CWI's Director of Cricket, James Adams, said recruitment for the two coaching posts start immediately, with the red-ball coach also being assigned coaching responsibilities for the West Indies 'A' team whenever the vacancy is filled.
Adams added that the decision was spurred by CWI's recent independent review of the first-round exit of the men's team, under captain Nicholas Pooran, from the ICC Men's Twenty20 World Cup last October in Australia, which was conducted by a panel that including former captain Brian Lara and renowned international coach Mickey Arthur.
"After recently completing an independent review of our 2022 ICC (Men's T20) World Cup performance, which included a closer look at the roles of the current head coach position, we believe it is now necessary to split the role and engage separate coaches for red- and white-ball formats," Adams said in a news release.
"The increased frequency of back-to-back, multiformat tours, combined with the specific demands of the respective formats, no longer provides enough time for one individual to adequately plan, prepare and review across bilateral series and franchise itineraries that are so condensed."
The post of head coach became vacant when Phil Simmons announced his decision to resign last October after West Indies crashed out of the T20 World Cup in Australia in the first round, an outcome he described as "unfathomable".
West Indies were eliminated after they finished at the bottom of their qualifying group.
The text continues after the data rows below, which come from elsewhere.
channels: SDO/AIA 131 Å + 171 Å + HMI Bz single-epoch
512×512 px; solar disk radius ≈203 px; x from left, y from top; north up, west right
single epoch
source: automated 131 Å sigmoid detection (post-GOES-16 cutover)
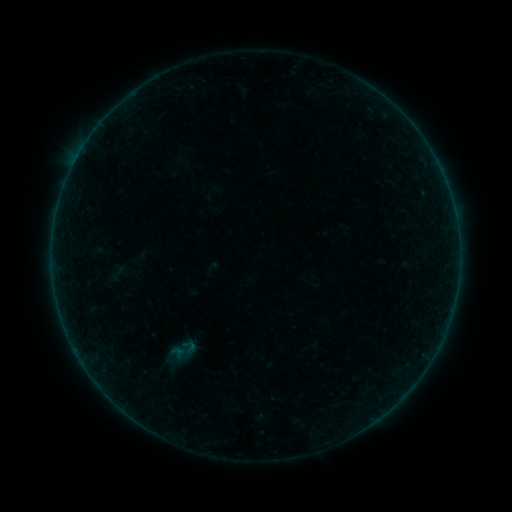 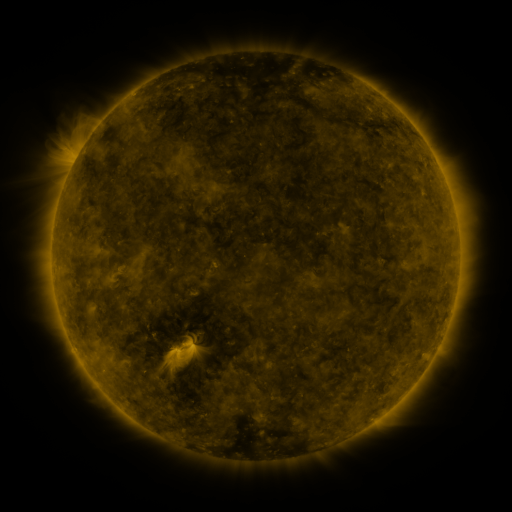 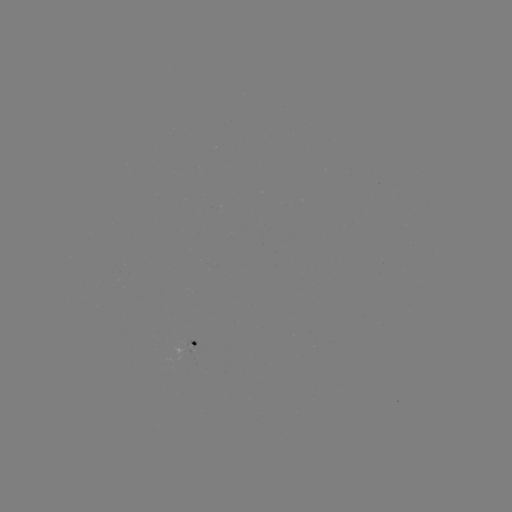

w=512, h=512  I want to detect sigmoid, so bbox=[177, 337, 201, 356].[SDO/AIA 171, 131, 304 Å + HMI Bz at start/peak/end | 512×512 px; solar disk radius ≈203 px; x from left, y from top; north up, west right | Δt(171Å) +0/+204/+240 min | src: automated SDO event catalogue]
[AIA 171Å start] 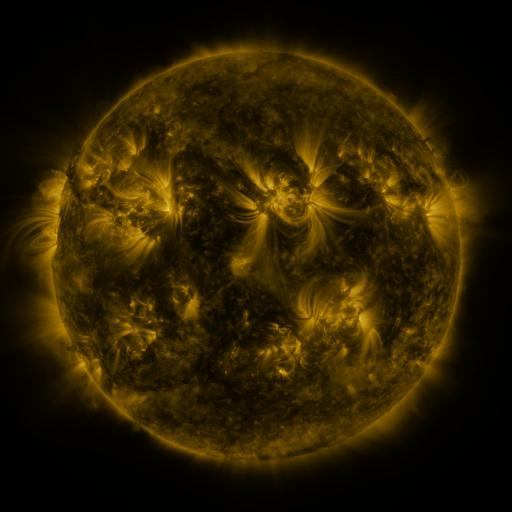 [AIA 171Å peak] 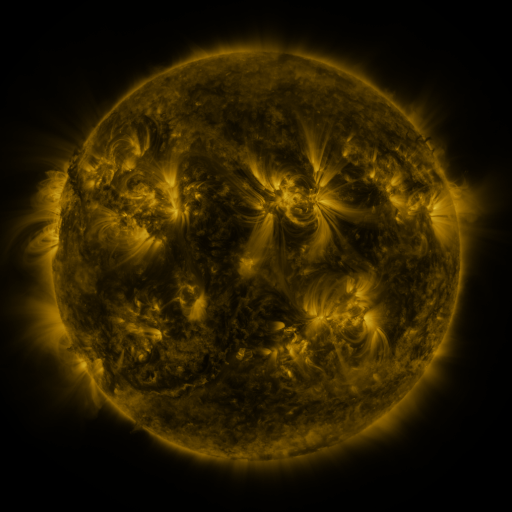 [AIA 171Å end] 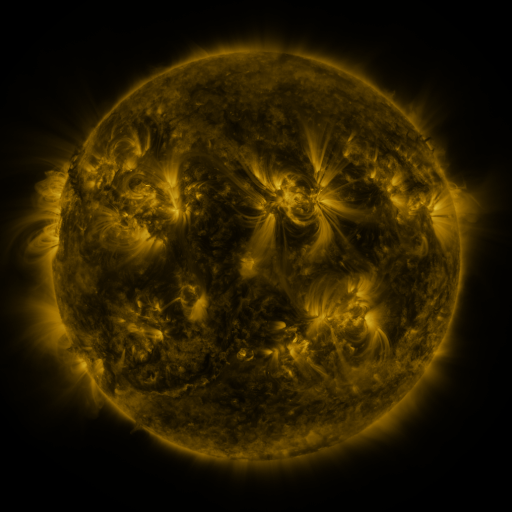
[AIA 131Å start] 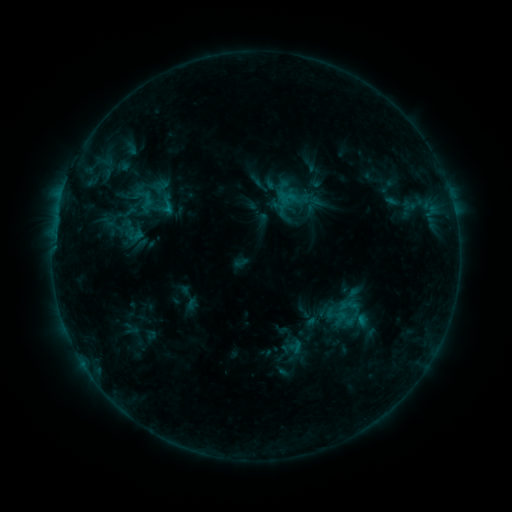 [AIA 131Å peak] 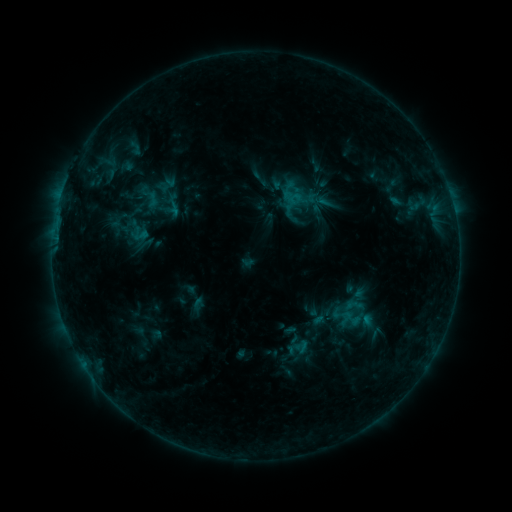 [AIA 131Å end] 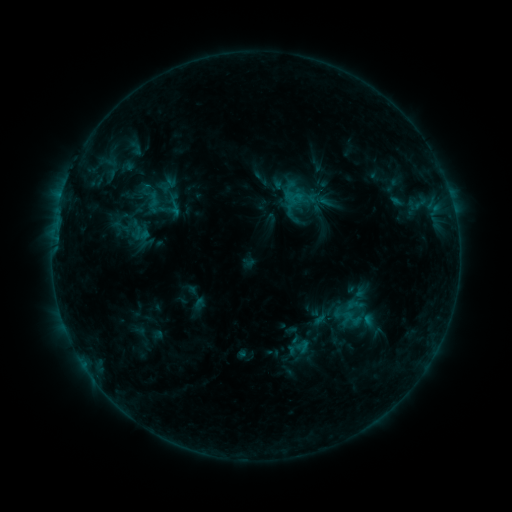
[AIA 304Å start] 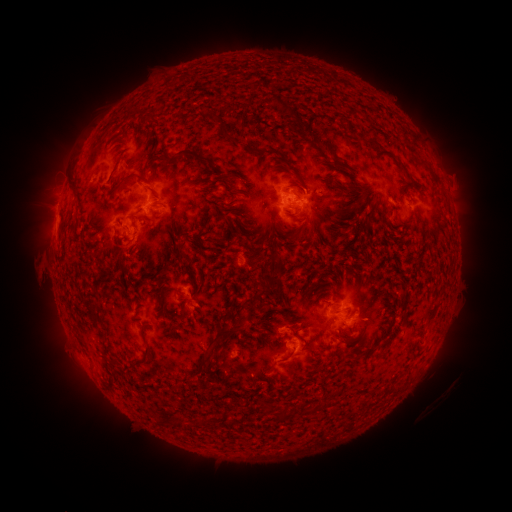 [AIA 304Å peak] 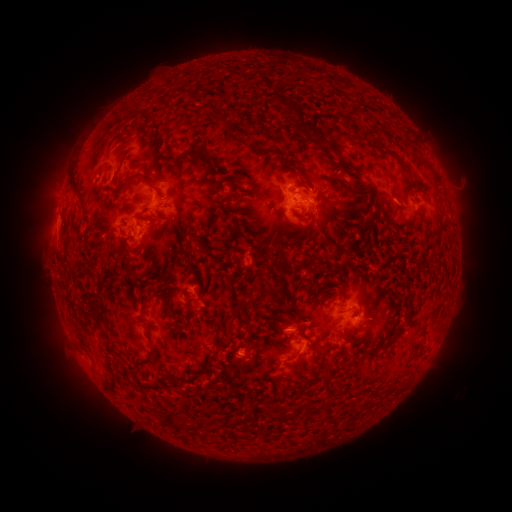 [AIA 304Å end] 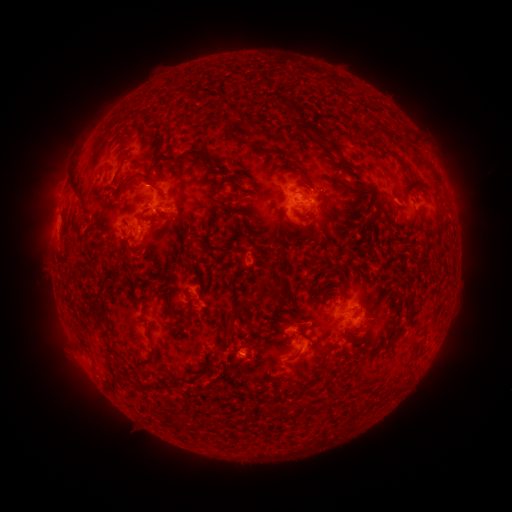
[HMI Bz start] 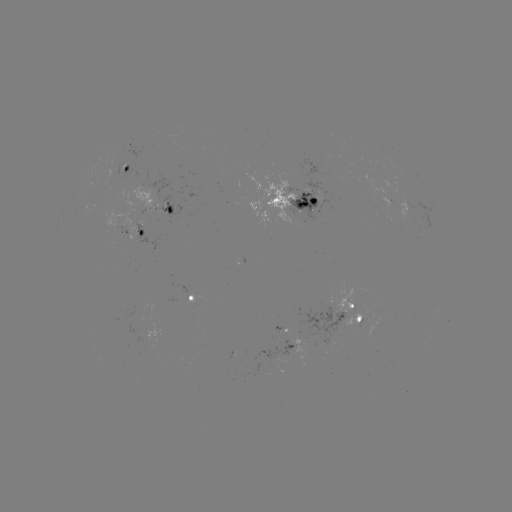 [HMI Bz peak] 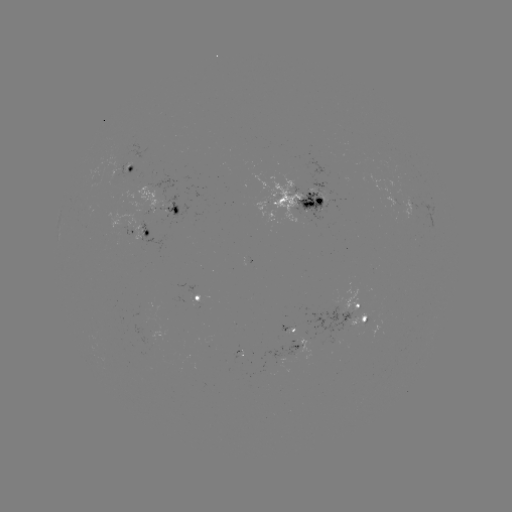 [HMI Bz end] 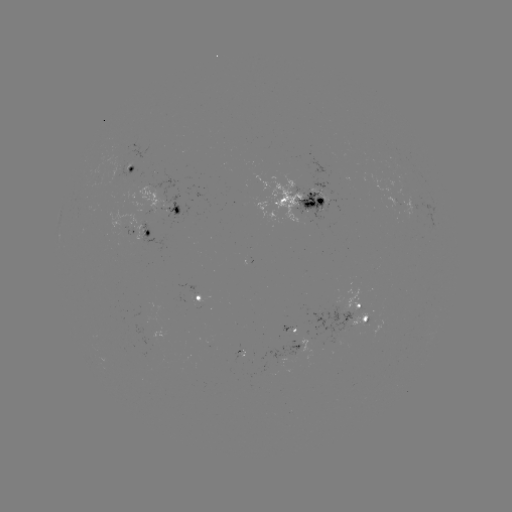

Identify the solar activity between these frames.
emerging-flux region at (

They only beat Zimbabwe in their second match, but lost to Scotland and Ireland on either side of that win.
Simmons stayed on to guide West Indies through a two-Test tour of Australia a few weeks later, however, they were swept, which ended three years of moderate success under the former international opener.
Adams said the strategic split of coaching roles will bring specific focus on the management of players and the development of format-specific schedules.
"Separating the roles will also provide the head coaches with more time to oversee players' ongoing development away from tours directly, and through increased engagement and planning with suitable high-performance programmes and coaches," Adams said.